To sum up, we showed in this paper that the revision process is able to improve the initial score of theories, in three scenarios: (1) with a human crafted initial theory, (2) with initial theories generated from training sets with reduced size and (3) with initial theories generated from the same set of examples provided to the revision system. Moreover, in several cases the stochastic algorithms were able to reduce the runtime while still improving the accuracy of the initial theories. Additionally, in some experiments the stochastic algorithms were able to achieve even higher accuracies than the deterministic approach. Putting our contribution together with the fast development of rich knowledge bases in areas such as biology  (Muggleton 2005), suggests a strong case for theory revision.
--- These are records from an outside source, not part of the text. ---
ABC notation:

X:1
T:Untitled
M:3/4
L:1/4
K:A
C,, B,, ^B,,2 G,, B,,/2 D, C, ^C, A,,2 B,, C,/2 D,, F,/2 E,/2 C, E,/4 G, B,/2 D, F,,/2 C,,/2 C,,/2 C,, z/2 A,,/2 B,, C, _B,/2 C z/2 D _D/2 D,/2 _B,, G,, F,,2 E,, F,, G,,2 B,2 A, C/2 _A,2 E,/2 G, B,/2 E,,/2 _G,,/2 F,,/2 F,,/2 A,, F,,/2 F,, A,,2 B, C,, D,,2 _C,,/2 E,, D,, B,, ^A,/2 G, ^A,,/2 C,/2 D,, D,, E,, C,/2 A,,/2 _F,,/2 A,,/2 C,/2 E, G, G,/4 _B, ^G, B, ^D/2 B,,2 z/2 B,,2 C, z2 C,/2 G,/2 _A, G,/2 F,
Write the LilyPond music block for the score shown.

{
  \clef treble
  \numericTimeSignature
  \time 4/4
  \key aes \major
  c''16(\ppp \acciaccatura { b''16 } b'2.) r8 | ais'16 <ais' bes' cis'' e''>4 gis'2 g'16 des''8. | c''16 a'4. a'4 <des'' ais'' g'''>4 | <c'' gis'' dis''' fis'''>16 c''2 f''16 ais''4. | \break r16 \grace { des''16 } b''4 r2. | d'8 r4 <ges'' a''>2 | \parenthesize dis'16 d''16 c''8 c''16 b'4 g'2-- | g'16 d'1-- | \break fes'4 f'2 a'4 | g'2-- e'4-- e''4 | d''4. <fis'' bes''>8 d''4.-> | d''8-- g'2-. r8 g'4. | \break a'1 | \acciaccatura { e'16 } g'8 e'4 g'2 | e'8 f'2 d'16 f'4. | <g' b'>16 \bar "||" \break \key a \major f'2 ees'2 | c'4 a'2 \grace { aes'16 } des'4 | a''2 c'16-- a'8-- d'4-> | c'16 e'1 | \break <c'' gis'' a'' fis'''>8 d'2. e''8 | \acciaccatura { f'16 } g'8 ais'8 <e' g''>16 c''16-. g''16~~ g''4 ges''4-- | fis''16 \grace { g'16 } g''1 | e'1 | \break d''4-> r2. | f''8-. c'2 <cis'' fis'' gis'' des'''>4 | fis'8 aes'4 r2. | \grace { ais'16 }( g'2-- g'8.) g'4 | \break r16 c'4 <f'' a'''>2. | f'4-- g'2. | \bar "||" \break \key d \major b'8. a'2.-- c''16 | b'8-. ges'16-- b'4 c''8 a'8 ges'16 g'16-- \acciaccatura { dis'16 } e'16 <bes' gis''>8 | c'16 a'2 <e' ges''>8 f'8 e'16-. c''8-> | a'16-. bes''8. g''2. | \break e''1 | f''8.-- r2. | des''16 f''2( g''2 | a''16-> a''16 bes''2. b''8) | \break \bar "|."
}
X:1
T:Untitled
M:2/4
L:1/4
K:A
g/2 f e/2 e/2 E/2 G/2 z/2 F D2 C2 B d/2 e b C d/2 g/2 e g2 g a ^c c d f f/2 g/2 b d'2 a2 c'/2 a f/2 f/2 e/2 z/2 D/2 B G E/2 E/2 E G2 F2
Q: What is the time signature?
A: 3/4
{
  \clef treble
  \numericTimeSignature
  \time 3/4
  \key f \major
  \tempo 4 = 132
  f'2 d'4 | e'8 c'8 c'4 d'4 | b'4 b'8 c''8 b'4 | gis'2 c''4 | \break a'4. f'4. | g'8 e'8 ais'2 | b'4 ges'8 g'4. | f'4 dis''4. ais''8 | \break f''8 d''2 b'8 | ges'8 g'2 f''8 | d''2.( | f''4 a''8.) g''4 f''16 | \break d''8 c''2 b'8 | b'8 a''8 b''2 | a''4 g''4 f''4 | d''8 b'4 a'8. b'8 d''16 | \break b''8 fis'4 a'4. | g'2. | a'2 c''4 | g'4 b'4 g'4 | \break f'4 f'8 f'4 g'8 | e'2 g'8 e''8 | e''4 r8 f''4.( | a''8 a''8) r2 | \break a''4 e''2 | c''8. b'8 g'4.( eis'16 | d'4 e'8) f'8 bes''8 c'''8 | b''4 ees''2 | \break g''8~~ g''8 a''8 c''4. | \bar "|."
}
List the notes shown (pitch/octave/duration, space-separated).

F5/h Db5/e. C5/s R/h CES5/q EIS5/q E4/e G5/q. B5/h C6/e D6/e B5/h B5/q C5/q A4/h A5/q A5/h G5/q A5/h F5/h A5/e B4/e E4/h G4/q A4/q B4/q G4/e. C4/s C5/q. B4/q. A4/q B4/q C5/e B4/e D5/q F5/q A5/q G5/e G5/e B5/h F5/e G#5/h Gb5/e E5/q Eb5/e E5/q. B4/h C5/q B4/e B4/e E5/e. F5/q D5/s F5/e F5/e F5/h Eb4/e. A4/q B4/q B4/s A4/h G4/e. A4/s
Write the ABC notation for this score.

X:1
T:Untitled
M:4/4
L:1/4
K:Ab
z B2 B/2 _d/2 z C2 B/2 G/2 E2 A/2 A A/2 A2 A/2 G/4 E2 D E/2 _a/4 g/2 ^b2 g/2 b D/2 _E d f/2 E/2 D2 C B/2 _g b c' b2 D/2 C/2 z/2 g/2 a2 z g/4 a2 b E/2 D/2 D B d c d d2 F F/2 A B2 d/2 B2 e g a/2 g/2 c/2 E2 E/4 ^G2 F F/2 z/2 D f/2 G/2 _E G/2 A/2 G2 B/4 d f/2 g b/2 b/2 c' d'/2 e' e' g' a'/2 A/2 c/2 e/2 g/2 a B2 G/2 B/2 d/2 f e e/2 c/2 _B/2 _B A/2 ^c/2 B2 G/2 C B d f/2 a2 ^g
There is a number of open directions for future work. First, we observed that the successful results obtained by YAVFORTE benefit from (1) the use of specialization and generalization operators, both at the clause and theory level; and (2) the use of stochastic search. We would like to investigate whether these techniques can be as effective on other ILP settings, such as learning from scratch or when using different theory revision algorithms. We believe that the rapid progress in stochastic search deserves further research in ILP.

Second, we would like to add to YAVFORTE rapid randomized restart strategies, already employed in ILP (Železný et al. 2006), that would avoid being stuck in unproductive refinements by restarting after a certain criteria from another random point.

Third, we would like to develop general mechanisms for obtaining initial theories from experts, supported by the recent progress in collective intelligence (Woolley et al. 2010). Also, some domains receive data in streams and we believe that they could benefit from an incremental revision process. Finally, we believe that it is straightforward to apply the stochastic local methods developed here when revising probabilistic logical models, starting, for example, from PFORTE (Paes et al. 2005) and BFORTE (Paes 2011) systems.